Wouldn’t an issue like data quality raise a similar conflict?
When you get into data quality now you’re looking at different things like how to deal with streaming data that’s flowing in, and that’s a different kind of data quality than most in that field have dealt with. In some examples you are trying to match multiple feeds from different sensors, maybe a temperature sensor and a motion sensor. You might expect the temperature sensor to respond 10 times a second. For some reason you lose three seconds and that’s potentially a data quality issue. In the book I talk about temporal alignment and the rate of arrival. It’s a different implementation of data quality, though things like metadata still apply. If you’re thinking about clickstream analytics, which is big data, how do you define a unique visitor to a website? How do define a session, one that is closed or one that is returned to while open? I found many governance issues in that vein that may not have been considered.

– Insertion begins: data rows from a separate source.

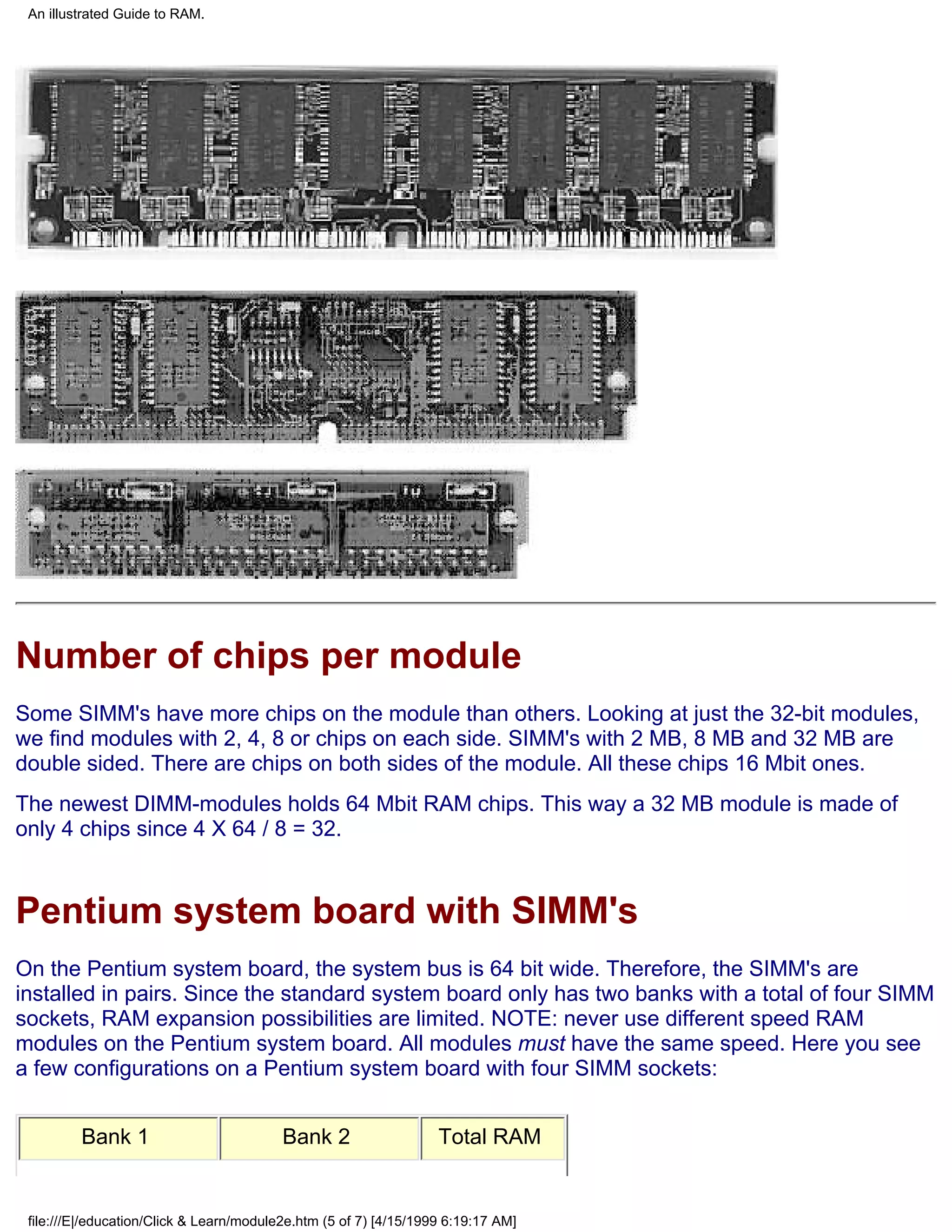 An illustrated Guide to RAM.

Number of chips per module

Some SIMM's have more chips on the module than others. Looking at just the 32-bit modules, we find modules with 2, 4, 8 or chips on each side. SIMM's with 2 MB, 8 MB and 32 MB are double sided. There are chips on both sides of the module. All these chips 16 Mbit ones.

The newest DIMM-modules holds 64 Mbit RAM chips. This way a 32 MB module is made of only 4 chips since 4 X 64 / 8 = 32.

Pentium system board with SIMM's

On the Pentium system board, the system bus is 64 bit wide. Therefore, the SIMM's are installed in pairs. Since the standard system board only has two banks with a total of four SIMM sockets, RAM expansion possibilities are limited. NOTE: never use different speed RAM modules on the Pentium system board. All modules must have the same speed. Here you see a few configurations on a Pentium system board with four SIMM sockets:

| Bank 1 | Bank 2 | Total RAM |
|---|---|---|

file:///E|/education/Click & Learn/module2e.htm (5 of 7) [4/15/1999 6:19:17 AM]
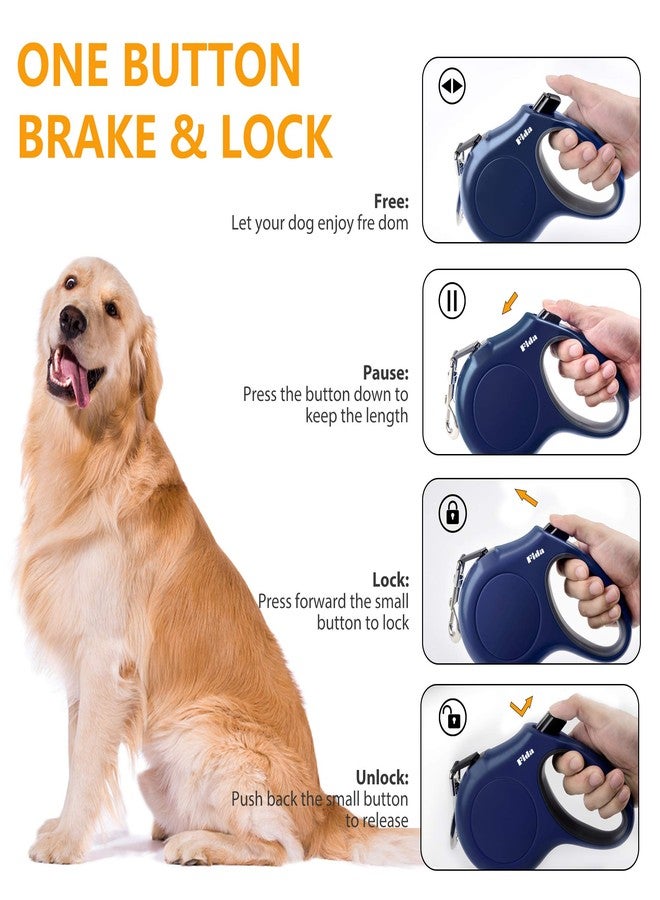 ONE BUTTON BRAKE & LOCK

Free:
Let your dog enjoy fre dom

Fida

Pause:
Press the button down to keep the length

Fida

Lock:
Press forward the small button to lock

Fida

Unlock:
Push back the small button to release

Fida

In your book you seem to use dictionaries and metadata as the connecting point of where these things can be aligned. Is that a kind of overlay or abstraction as opposed to an attempt to conform the data?
Yes, exactly, and if you want to align a customer’s Twitter feeds with their master record, you still have to define what a customer is. You think about whether customers are prospects or active clients just like in any other system.
What are some of the unknowns in big data governance companies need to manage before they take their experiments out of quarantine and into production?
First, you are right, I haven’t seen a lot of companies ready to integrate their big data governance policies with the rest. There are just so many things that need to be understood first, which is why governance is there in the first place. If I work in credit, can I use your Twitter account to make a loan decision? If I am in collections, can I use Facebook info under the Fair Debt Collections Act? You definitely have to start writing policies by jurisdiction. The state of Maryland and others now have policies that don’t allow employers to use social data to pre-screen candidates. There are concerns that a lot of social media contains protected information like age, race, gender or sexual orientation. You cannot consult social media and later claim you didn’t discriminate with that knowledge.
It reminds me of some of the unintended consequences marketers have experienced using analytics against customer records that backfired after they dug too deeply into a person’s history.
I think that’s a similar challenge for big data because so many regulations are evolving. There’s also reason to worry about reputational backlash if you cross a line with social information that is also deemed personal. I advise clients to be conscious in both the regulator and reputational areas but remind them big data has many types to take advantage of. That can also be a problem when you start integrating multiple types of data and focus a lot of analytical power that can push the edges of privacy, but again, that’s where governance comes in. It will be interesting to follow how people in privacy and legal departments will have their own take on data governance and risk.